| The problem |
Look through the listing below for the line containing "Flying Lessons &". Copy it and each line after it up to and including the line containing "Villa Vitória Espaço de Eventos", exactly, leaving out pictures.

| Exercise material |
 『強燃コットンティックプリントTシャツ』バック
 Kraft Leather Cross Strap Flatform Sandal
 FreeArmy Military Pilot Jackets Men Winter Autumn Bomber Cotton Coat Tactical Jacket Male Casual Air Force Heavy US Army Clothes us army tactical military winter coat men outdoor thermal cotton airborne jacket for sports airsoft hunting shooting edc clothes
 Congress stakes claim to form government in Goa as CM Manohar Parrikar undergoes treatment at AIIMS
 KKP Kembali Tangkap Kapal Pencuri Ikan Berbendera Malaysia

...

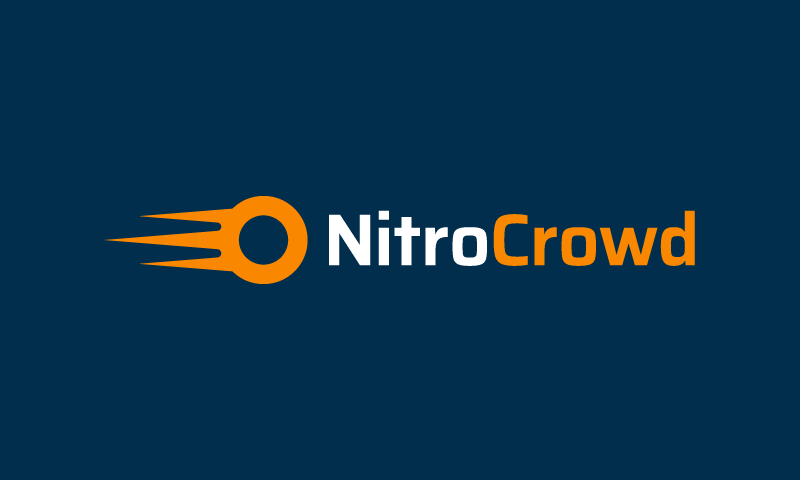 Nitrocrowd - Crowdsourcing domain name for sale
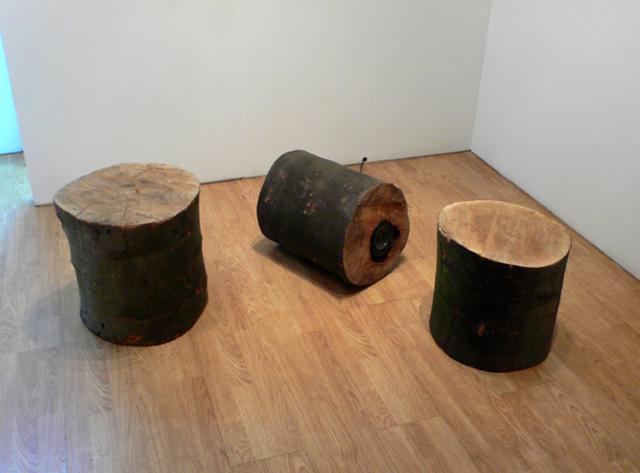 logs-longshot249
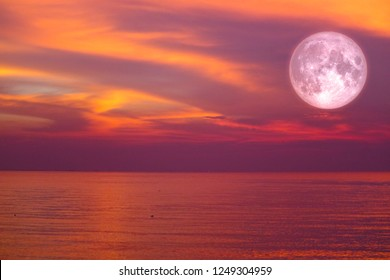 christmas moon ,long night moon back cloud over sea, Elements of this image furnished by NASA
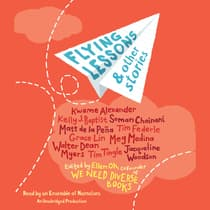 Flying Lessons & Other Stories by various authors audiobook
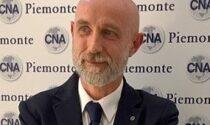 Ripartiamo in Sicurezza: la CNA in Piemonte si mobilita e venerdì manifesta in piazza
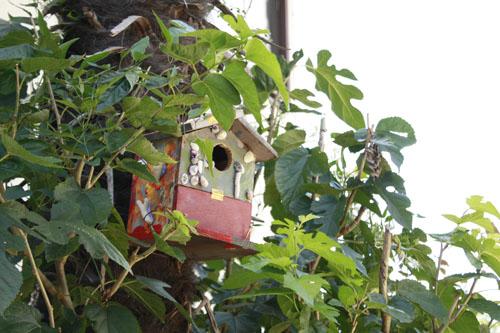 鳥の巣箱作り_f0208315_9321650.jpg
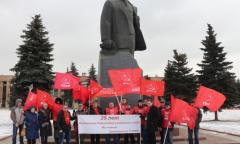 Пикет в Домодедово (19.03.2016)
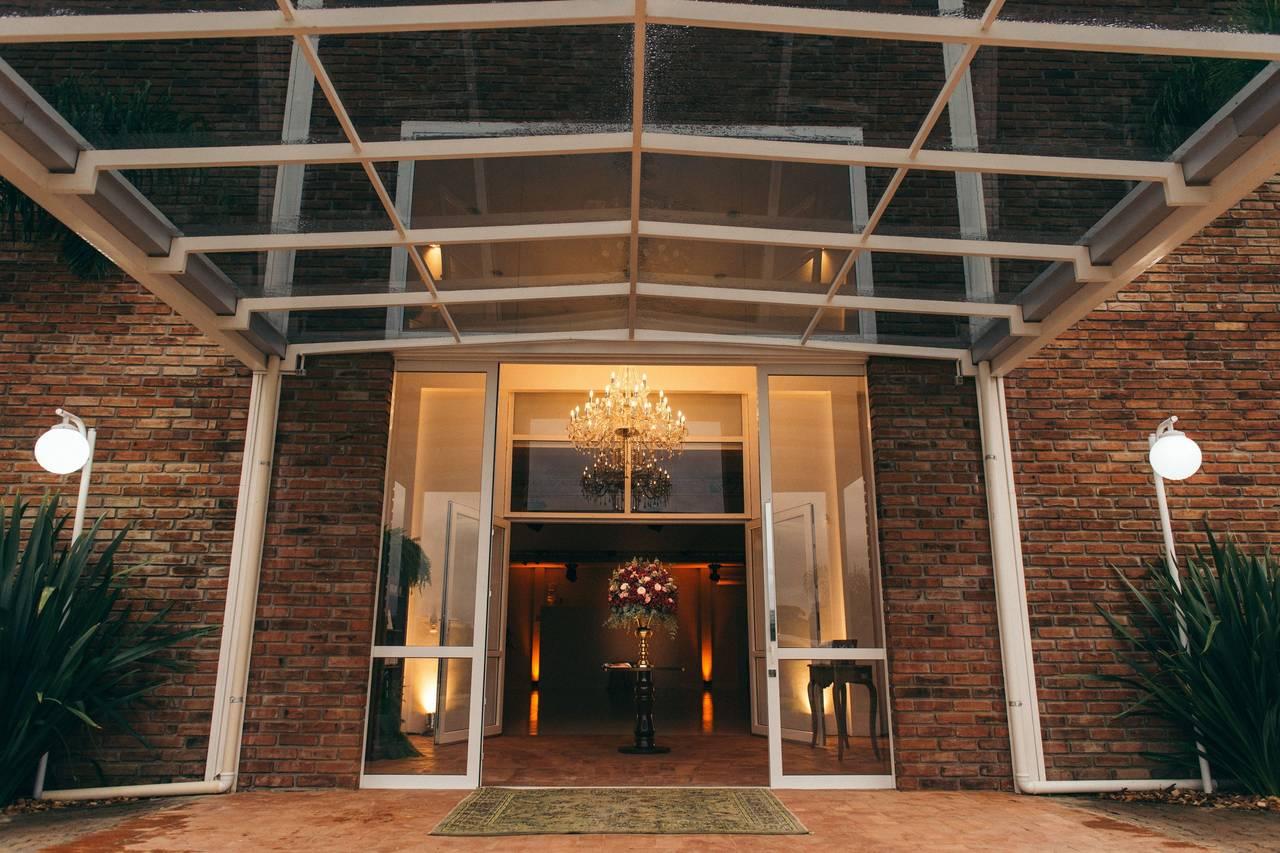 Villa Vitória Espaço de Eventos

| Answer |
 Flying Lessons & Other Stories by various authors audiobook
 Ripartiamo in Sicurezza: la CNA in Piemonte si mobilita e venerdì manifesta in piazza
 鳥の巣箱作り_f0208315_9321650.jpg
 Пикет в Домодедово (19.03.2016)
 Villa Vitória Espaço de Eventos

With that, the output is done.